Problem description:
Without including the pictures, copy out every line below.

Records for this exercise:
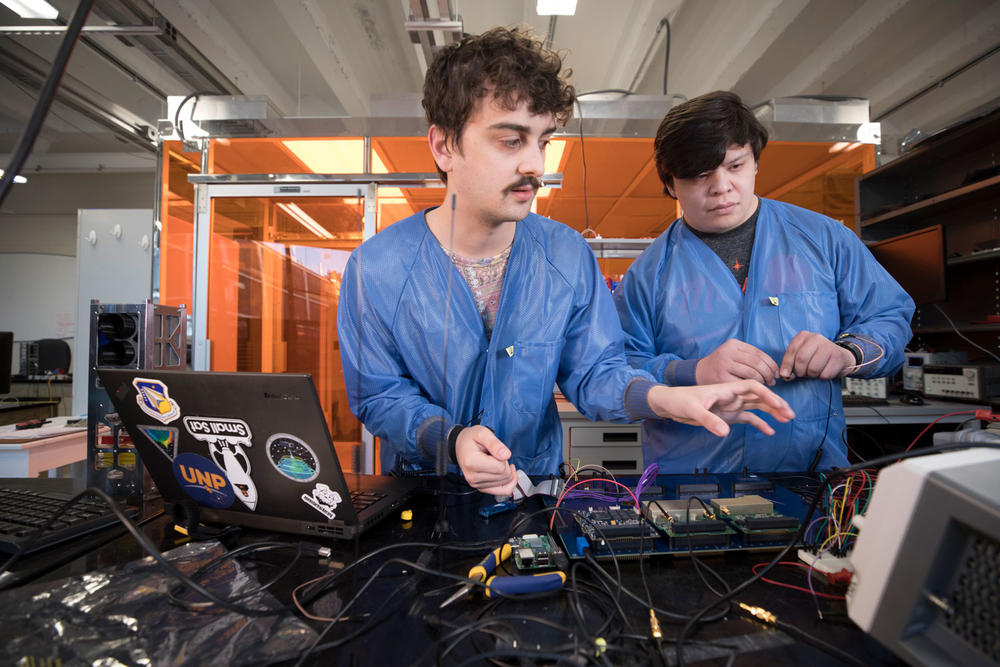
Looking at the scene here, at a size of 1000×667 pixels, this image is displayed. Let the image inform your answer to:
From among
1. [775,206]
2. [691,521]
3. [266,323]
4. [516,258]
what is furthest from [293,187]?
[691,521]

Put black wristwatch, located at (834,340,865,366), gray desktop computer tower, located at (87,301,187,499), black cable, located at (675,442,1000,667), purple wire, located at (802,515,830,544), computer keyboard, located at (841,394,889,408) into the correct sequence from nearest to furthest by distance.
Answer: black cable, located at (675,442,1000,667) < purple wire, located at (802,515,830,544) < gray desktop computer tower, located at (87,301,187,499) < black wristwatch, located at (834,340,865,366) < computer keyboard, located at (841,394,889,408)

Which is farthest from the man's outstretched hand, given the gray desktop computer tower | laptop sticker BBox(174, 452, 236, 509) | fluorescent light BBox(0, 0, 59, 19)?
fluorescent light BBox(0, 0, 59, 19)

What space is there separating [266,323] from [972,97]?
17.1 feet

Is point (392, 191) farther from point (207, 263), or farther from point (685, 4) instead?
point (685, 4)

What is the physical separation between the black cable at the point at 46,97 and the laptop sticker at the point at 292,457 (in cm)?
37

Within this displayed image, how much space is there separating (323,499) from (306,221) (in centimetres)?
267

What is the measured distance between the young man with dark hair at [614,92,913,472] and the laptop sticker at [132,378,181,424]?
1.04 metres

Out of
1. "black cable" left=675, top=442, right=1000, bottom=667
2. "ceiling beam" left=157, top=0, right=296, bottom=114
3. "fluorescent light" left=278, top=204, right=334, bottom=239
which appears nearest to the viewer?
"black cable" left=675, top=442, right=1000, bottom=667

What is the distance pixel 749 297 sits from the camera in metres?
1.25

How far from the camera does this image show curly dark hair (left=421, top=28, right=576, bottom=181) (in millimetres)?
996

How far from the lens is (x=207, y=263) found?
2.78 meters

Task solution:
Looking at the scene here, at a size of 1000×667 pixels, this image is displayed. Let the image inform your answer to:
From among
1. [775,206]
2. [691,521]
3. [266,323]
4. [516,258]
what is furthest from [293,187]?
[691,521]

Put black wristwatch, located at (834,340,865,366), gray desktop computer tower, located at (87,301,187,499), black cable, located at (675,442,1000,667), purple wire, located at (802,515,830,544), computer keyboard, located at (841,394,889,408) into the correct sequence from nearest to furthest by distance.
Answer: black cable, located at (675,442,1000,667) < purple wire, located at (802,515,830,544) < gray desktop computer tower, located at (87,301,187,499) < black wristwatch, located at (834,340,865,366) < computer keyboard, located at (841,394,889,408)

Which is farthest from the man's outstretched hand, given the gray desktop computer tower | laptop sticker BBox(174, 452, 236, 509) | fluorescent light BBox(0, 0, 59, 19)?
fluorescent light BBox(0, 0, 59, 19)

What space is there separating [266,323] from [972,97]?
17.1 feet

Is point (392, 191) farther from point (207, 263), or farther from point (685, 4) instead?
point (685, 4)

What is the physical separation between the black cable at the point at 46,97 and the laptop sticker at the point at 292,457 (in cm)?
37

Within this displayed image, how much space is there separating (323,499) from (306,221) (in centimetres)?
267

What is the measured distance between the young man with dark hair at [614,92,913,472] and the laptop sticker at [132,378,181,424]?
1.04 metres

Out of
1. "black cable" left=675, top=442, right=1000, bottom=667
2. "ceiling beam" left=157, top=0, right=296, bottom=114
3. "fluorescent light" left=278, top=204, right=334, bottom=239
which appears nearest to the viewer?
"black cable" left=675, top=442, right=1000, bottom=667

What is the distance pixel 749 297 sits from the camera in metres?
1.25

How far from the camera does this image show curly dark hair (left=421, top=28, right=576, bottom=181) (in millimetres)?
996

How far from the lens is (x=207, y=263) found?
2.78 meters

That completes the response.